Global Warming: On Hold?
Michael Reilly, Discovery News e-mail share bookmark print
March 2, 2009 -- For those who have endured this winter's frigid temperatures and today's heavy snowstorm in the Northeast, the concept of global warming may seem, well, almost wishful.
But climate is known to be variable -- a cold winter, or a few strung together doesn't mean the planet is cooling. Still, according to a new study, global warming may have hit a speed bump and could go into hiding for decades.
Earth's climate continues to confound scientists. Following a 30-year trend of warming, global temperatures have flatlined since 2001 despite rising greenhouse gas concentrations, and a heat surplus that should have cranked up the planetary thermostat.
"This is nothing like anything we've seen since 1950," Kyle Swanson of the University of Wisconsin-Milwaukee said. "Cooling events since then had firm causes, like eruptions or large-magnitude La Ninas. This current cooling doesn't have one."
Instead, Swanson and colleague Anastasios Tsonis think a series of climate processes have aligned, conspiring to chill the climate. In 1997 and 1998, the tropical Pacific Ocean warmed rapidly in what Swanson called a "super El Nino event." It sent a shock wave through the oceans and atmosphere, jarring their circulation patterns into unison.

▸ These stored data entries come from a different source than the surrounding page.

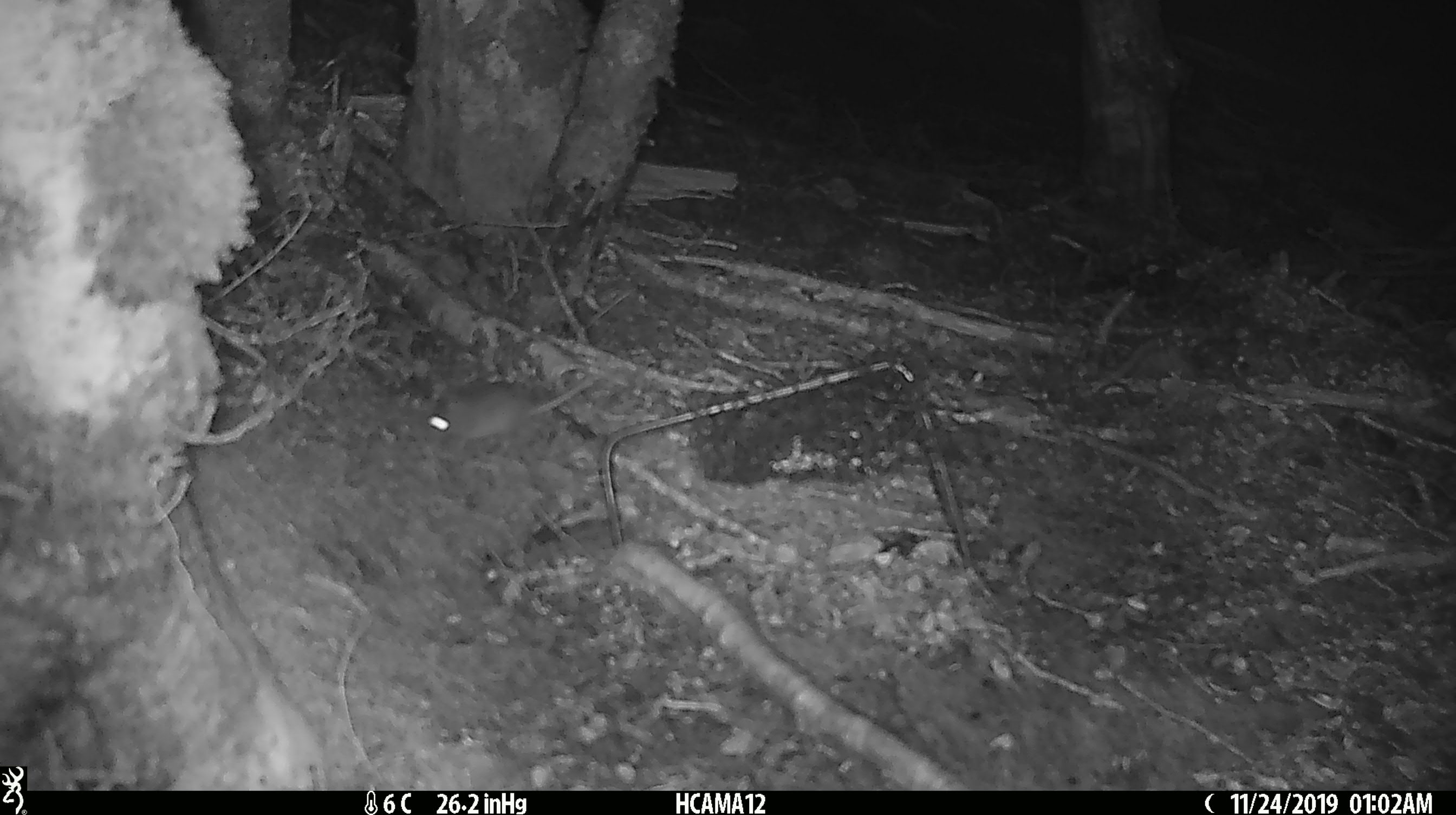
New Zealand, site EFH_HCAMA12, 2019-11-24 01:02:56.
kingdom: Animalia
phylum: Chordata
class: Mammalia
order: Rodentia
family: Muridae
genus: Mus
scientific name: Mus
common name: mouse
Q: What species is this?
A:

How does this square with temperature records from 2005-2007, by some measurements among the warmest years on record? When added up with the other four years since 2001, Swanson said the overall trend is flat, even though temperatures should have gone up by 0.2 degrees Centigrade (0.36 degrees Fahrenheit) during that time.
The discrepancy gets to the heart of one of the toughest problems in climate science -- identifying the difference between natural variability (like the occasional March snowstorm) from human-induced change.